Your assignment: Images within the entries are to be omitted; the remainder must be reproduced exactly.

[Items from a data source]
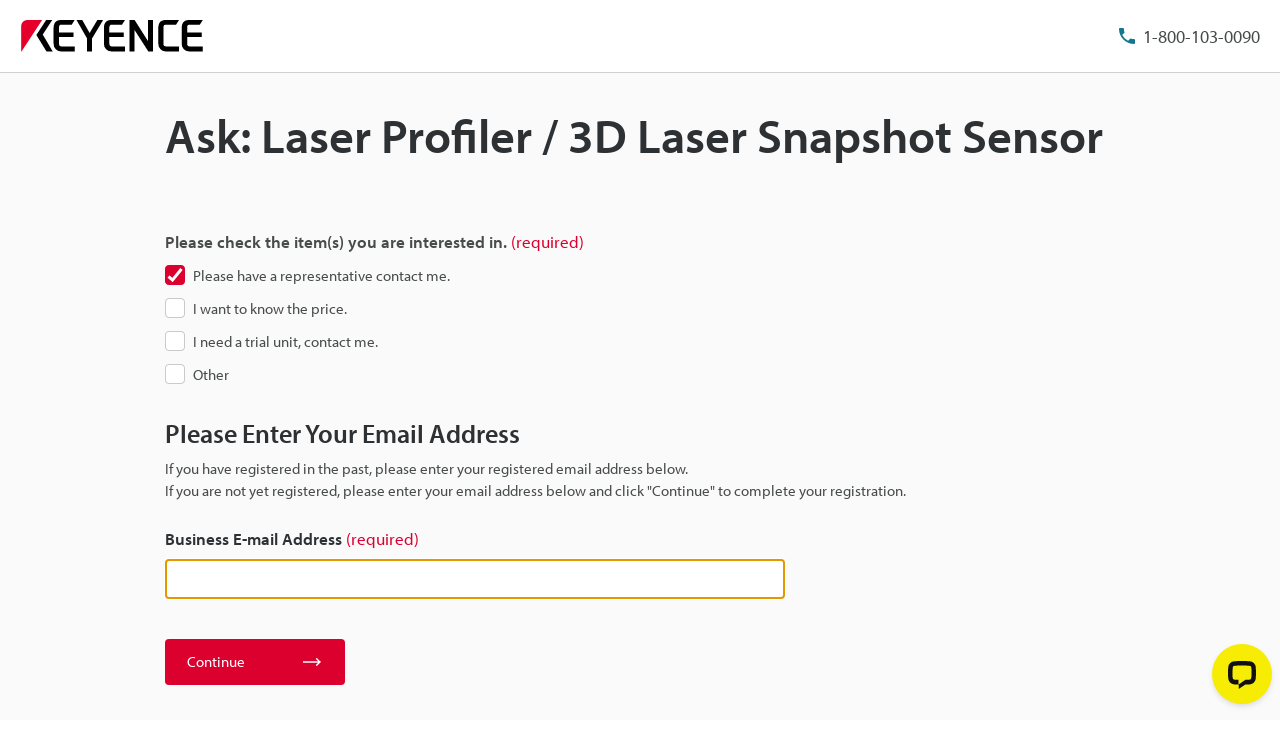

--- FILE ---
content_type: text/html; charset=UTF-8
request_url: https://www.keyence.co.in/register/entry/register/rwd/bottomGuide.html
body_size: 465
content:
<h3 class="prd-utility-heading-4 prd-utility-marginBottom-3">Committed to Privacy</h3>
<p class="prd-utility-color-gray prd-utility-body-small prd-utility-marginBottom-3">KEYENCE is committed to respecting your privacy. The information you‘ve provided us will NEVER be sold or otherwise distributed outside of KEYENCE. For additional information please visit our Privacy Statement.</p>
<p class="prd-utility-marginBottom-6">
    <a id="js-link-privacyStatement" class="prd-inlineLink prd-utility-focusRing" href="/privacy/" target="_blank">
        <span class="prd-inlineLink-label">Privacy Statement</span>
    </a>
</p>

--- FILE ---
content_type: application/javascript; charset=UTF-8
request_url: https://api.livechatinc.com/v3.6/customer/action/get_dynamic_configuration?x-region=us-south1&license_id=12902247&client_id=c5e4f61e1a6c3b1521b541bc5c5a2ac5&url=https%3A%2F%2Fwww.keyence.co.in%2Finquiry%2FaskKeyence%2F%3FgroupId%3Dtcm%3A42-545018%26typeId%3Dtcm%3A42-545002&channel_type=code&jsonp=__4zs2d6x5h65
body_size: 245
content:
__4zs2d6x5h65({"organization_id":"8107731d-8b10-419b-9b4d-423bc3ac2edf","livechat_active":true,"livechat":{"group_id":0,"client_limit_exceeded":false,"domain_allowed":true,"online_group_ids":[0,1,2],"config_version":"1786.0.2.979.18.56.24.3.4.1.4.11.1","localization_version":"3e484e3f8236c9d1f2239ff432260121_68ed28d7ead923bcb7ba3cdfa4df727f","language":"en"},"default_widget":"livechat"});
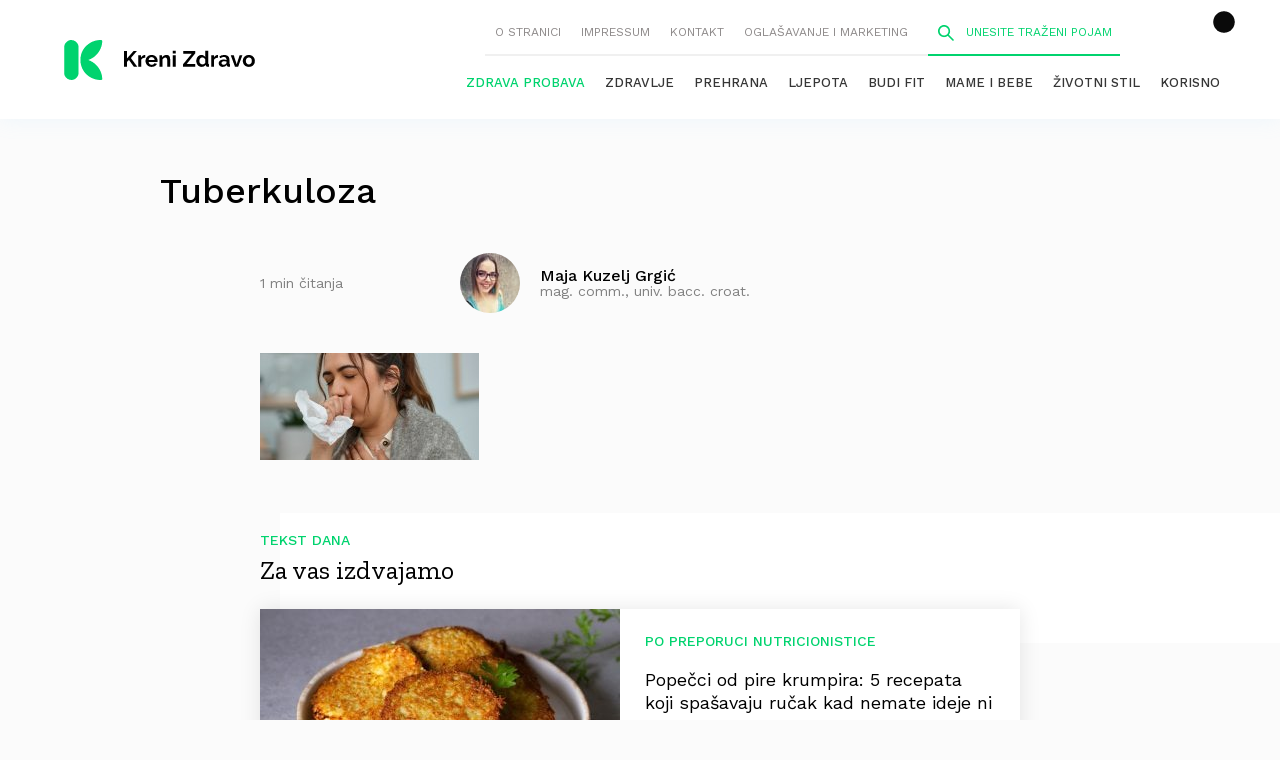

--- FILE ---
content_type: application/javascript
request_url: https://files.upscore.com/config/krenizdravo.dnevnik.hr.js
body_size: -234
content:
-1!=document.location.href.indexOf("?p=")?upScore.config.disabled=!0:upScore.track();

Response area:
--- FILE ---
content_type: text/html; charset=UTF-8
request_url: https://www.keyence.co.in/register/entry/register/rwd/bottomGuide.html
body_size: 465
content:
<h3 class="prd-utility-heading-4 prd-utility-marginBottom-3">Committed to Privacy</h3>
<p class="prd-utility-color-gray prd-utility-body-small prd-utility-marginBottom-3">KEYENCE is committed to respecting your privacy. The information you‘ve provided us will NEVER be sold or otherwise distributed outside of KEYENCE. For additional information please visit our Privacy Statement.</p>
<p class="prd-utility-marginBottom-6">
    <a id="js-link-privacyStatement" class="prd-inlineLink prd-utility-focusRing" href="/privacy/" target="_blank">
        <span class="prd-inlineLink-label">Privacy Statement</span>
    </a>
</p>

--- FILE ---
content_type: application/javascript; charset=UTF-8
request_url: https://api.livechatinc.com/v3.6/customer/action/get_dynamic_configuration?x-region=us-south1&license_id=12902247&client_id=c5e4f61e1a6c3b1521b541bc5c5a2ac5&url=https%3A%2F%2Fwww.keyence.co.in%2Finquiry%2FaskKeyence%2F%3FgroupId%3Dtcm%3A42-545018%26typeId%3Dtcm%3A42-545002&channel_type=code&jsonp=__4zs2d6x5h65
body_size: 245
content:
__4zs2d6x5h65({"organization_id":"8107731d-8b10-419b-9b4d-423bc3ac2edf","livechat_active":true,"livechat":{"group_id":0,"client_limit_exceeded":false,"domain_allowed":true,"online_group_ids":[0,1,2],"config_version":"1786.0.2.979.18.56.24.3.4.1.4.11.1","localization_version":"3e484e3f8236c9d1f2239ff432260121_68ed28d7ead923bcb7ba3cdfa4df727f","language":"en"},"default_widget":"livechat"});

--- FILE ---
content_type: application/javascript
request_url: https://files.upscore.com/config/krenizdravo.dnevnik.hr.js
body_size: -234
content:
-1!=document.location.href.indexOf("?p=")?upScore.config.disabled=!0:upScore.track();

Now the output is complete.